Correct option is A) 2, 4, 6, 8,
(A) 2, 4, 6, 8, ......
\(a_2-a_1\) \(=4-2=2\)
\(a_3-a_2\) \(=6-4=2\)
and \(a_4-a_3\) \(=8-6=2\)
\(\because\) \(a_4-a_3\) \(=a_3-a_2\) \(=a_2-a_1\) \(=2\)
\(\therefore\) 2, 4, 6, 8, ...... is an arithmetic progression.
(B) 1, 2, 4, 8, ........
\(a_2-a_1\) \(=2-1=1,\)
\(a_3-a_2\) \(=4-2=2\)
\(\because\) \(a_3-a_2\) \(\neq a_2-a_1\)

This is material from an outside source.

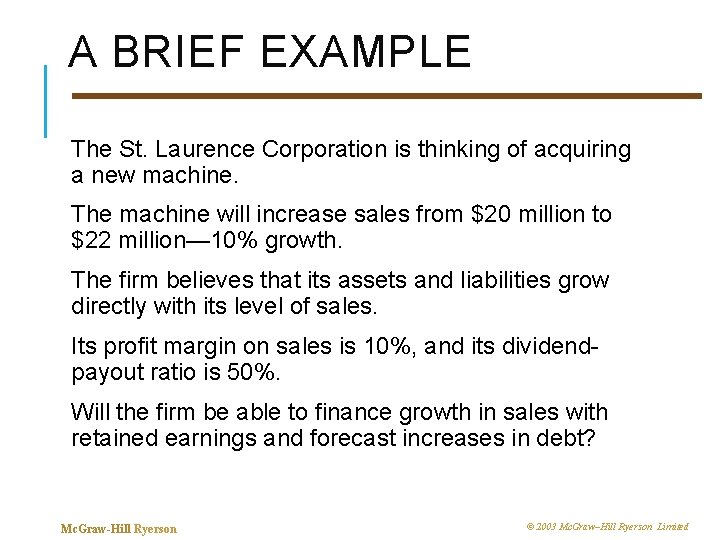 A BRIEF EXAMPLE The St. Laurence Corporation is thinking of acquiring a new machine.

\(\therefore\) 1, 2, 4, 8, ........ will not form an A.P.
(C) 4, 9, 16, 25, .......
\(a_2-a_1\) \(=9-4=5,\)
\(a_3-a_2\) \(=16-9=7\)
\(\because\) \(a_3-a_2\) \(\neq a_2-a_1\)
\(\therefore\) 4, 9, 16, 25, ....... will not form an A.P.
(D) 3, 9, 12, 18, .........
\(a_2-a_1\) \(=9-3=6,\)
\(a_3-a_2\) \(=12-9=3\)
\(\because\) \(a_3-a_2\) \(\neq a_2-a_1\)
\(\therefore\) 3, 9, 12, 18, ......... will not form an A.P.